Work task 1 >>
In the newsletter excerpt below, what is the subject of the long podcast episode Tim Clare released this week?
Work task 2 >>
From the newsletter excerpt below, reproduce verbatim the stretch from "A lot of it" through "however you want.".

Thanks for reading Etch To Their Own. As always, it was written by @CJEggett and proofread by no one. It’s been a good couple of months for me, as I now have two novels out with various persons related to publishing, and an experimental work out at a publisher too. It feels nice to have things in the wild that might come back with something. It’s probably a rejection note, but we collect those anyway and use them. If you liked this, you can keep it, but make sure you send a friend to sign up, or visit the archive. Thank you to the wizard, who brought us all here. Have some Ben Marcus.

Also, weirdly, I did a PAOM shop, if you liked my glitch art from a previous essay, and wanted to cover your body — you can now do both while giving me a small amount of cash. If you do buy one of these things, send me a picture!

Thanks for reading, it’s really helping

Etch To Their Own

This week is the full-year issue of Etch To Their Own. I’m really glad that I’ve managed to keep this going for so long, and that there seems to be a number of you actually reading it. 
 
 Making it public and regular was one of the main focuses of the newsletter, a way to make me less insane by giving myself space to write about things I care about. Capitalism, and the life we live within it, grind you down to be the the average version of yourself — a saleable entity.
 
 But this little newsletter has made a massive difference to my mental health, and enriched the way I spend my free time and given me an always-on back-burner project to be magpie-ing about the web for. A nice sense of purpose, a reason to write down the lines I like and make a note of who wrote them down the first time.
 
 Thanks for reading, it’s really helping.


To follow on directly, Tim Clare has been at the podcasting again. In truth, he hadn’t stopped, but this week there is a mega-long slice of pod about how to do writing resolutions for the new year. If you’re someone who has scribbled “write more” on the inside of their skull for the next year and called it a resolution, Tim has some very stern words for you.


And also some really nice ones too.
 
 A lot of it is about breaking your expectations into something that can really happen in a normal human being’s life. Intrinsic and extrinsic motivations are covered in quite a lot of detail, and advice on how to break up writing to ensure that it’s actually good. And there is a joyous bit near the end where he tells you that you’re free to run through the fields of literature however you want.

Provided data >>
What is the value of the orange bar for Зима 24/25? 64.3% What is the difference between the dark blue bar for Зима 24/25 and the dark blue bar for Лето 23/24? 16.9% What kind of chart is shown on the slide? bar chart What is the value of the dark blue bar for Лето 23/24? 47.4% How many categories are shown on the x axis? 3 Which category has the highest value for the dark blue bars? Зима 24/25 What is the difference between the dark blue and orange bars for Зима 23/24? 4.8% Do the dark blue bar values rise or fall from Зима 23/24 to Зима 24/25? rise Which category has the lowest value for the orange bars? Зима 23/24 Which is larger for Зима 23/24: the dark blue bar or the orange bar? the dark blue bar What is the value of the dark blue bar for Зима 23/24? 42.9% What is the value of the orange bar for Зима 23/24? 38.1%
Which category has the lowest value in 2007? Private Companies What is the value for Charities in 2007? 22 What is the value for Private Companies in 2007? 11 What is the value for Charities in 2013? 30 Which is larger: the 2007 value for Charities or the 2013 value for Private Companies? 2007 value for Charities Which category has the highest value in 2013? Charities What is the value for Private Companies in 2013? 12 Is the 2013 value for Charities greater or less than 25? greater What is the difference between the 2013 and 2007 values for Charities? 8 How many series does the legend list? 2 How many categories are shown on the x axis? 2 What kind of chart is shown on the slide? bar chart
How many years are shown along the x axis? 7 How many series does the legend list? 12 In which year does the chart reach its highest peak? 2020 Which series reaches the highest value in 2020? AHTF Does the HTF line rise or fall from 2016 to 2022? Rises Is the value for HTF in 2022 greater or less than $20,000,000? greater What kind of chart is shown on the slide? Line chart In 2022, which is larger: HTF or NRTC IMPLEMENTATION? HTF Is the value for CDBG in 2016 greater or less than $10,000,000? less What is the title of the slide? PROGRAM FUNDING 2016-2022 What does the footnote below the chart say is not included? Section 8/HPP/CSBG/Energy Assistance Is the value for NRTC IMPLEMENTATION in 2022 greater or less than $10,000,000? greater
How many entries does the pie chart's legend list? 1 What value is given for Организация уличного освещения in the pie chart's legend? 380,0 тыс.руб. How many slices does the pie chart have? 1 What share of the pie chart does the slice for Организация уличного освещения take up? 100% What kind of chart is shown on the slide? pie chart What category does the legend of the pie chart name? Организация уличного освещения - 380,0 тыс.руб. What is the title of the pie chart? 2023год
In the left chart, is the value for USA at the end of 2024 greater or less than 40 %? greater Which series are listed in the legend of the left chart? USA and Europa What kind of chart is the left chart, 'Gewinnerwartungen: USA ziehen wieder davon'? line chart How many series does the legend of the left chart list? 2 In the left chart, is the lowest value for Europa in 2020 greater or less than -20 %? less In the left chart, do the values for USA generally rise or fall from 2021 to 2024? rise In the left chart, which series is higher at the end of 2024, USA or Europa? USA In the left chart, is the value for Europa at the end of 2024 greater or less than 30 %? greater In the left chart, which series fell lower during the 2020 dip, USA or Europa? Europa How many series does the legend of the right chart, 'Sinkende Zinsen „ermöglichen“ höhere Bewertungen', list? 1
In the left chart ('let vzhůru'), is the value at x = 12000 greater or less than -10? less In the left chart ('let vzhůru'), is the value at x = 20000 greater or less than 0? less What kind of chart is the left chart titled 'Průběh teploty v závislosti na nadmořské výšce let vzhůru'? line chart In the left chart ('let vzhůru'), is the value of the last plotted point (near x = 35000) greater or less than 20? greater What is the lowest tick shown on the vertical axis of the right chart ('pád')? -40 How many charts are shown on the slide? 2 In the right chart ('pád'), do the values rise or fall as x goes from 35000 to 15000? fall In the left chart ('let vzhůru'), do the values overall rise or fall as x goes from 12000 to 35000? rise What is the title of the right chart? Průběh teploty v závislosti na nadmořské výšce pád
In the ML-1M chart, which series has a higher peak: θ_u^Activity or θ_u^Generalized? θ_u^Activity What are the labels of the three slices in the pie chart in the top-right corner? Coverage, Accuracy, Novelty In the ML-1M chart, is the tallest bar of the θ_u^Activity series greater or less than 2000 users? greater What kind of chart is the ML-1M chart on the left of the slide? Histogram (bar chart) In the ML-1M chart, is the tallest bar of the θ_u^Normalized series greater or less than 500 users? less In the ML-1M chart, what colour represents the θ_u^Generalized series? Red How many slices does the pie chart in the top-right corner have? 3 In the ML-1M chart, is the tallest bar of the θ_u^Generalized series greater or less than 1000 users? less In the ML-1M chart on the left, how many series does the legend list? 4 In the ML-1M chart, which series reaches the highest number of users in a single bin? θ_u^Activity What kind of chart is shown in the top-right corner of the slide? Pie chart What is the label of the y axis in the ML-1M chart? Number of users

Reply 1 >>
How to do writing resolutions for the new year.

Reply 2 >>
A lot of it is about breaking your expectations into something that can really happen in a normal human being’s life. Intrinsic and extrinsic motivations are covered in quite a lot of detail, and advice on how to break up writing to ensure that it’s actually good. And there is a joyous bit near the end where he tells you that you’re free to run through the fields of literature however you want.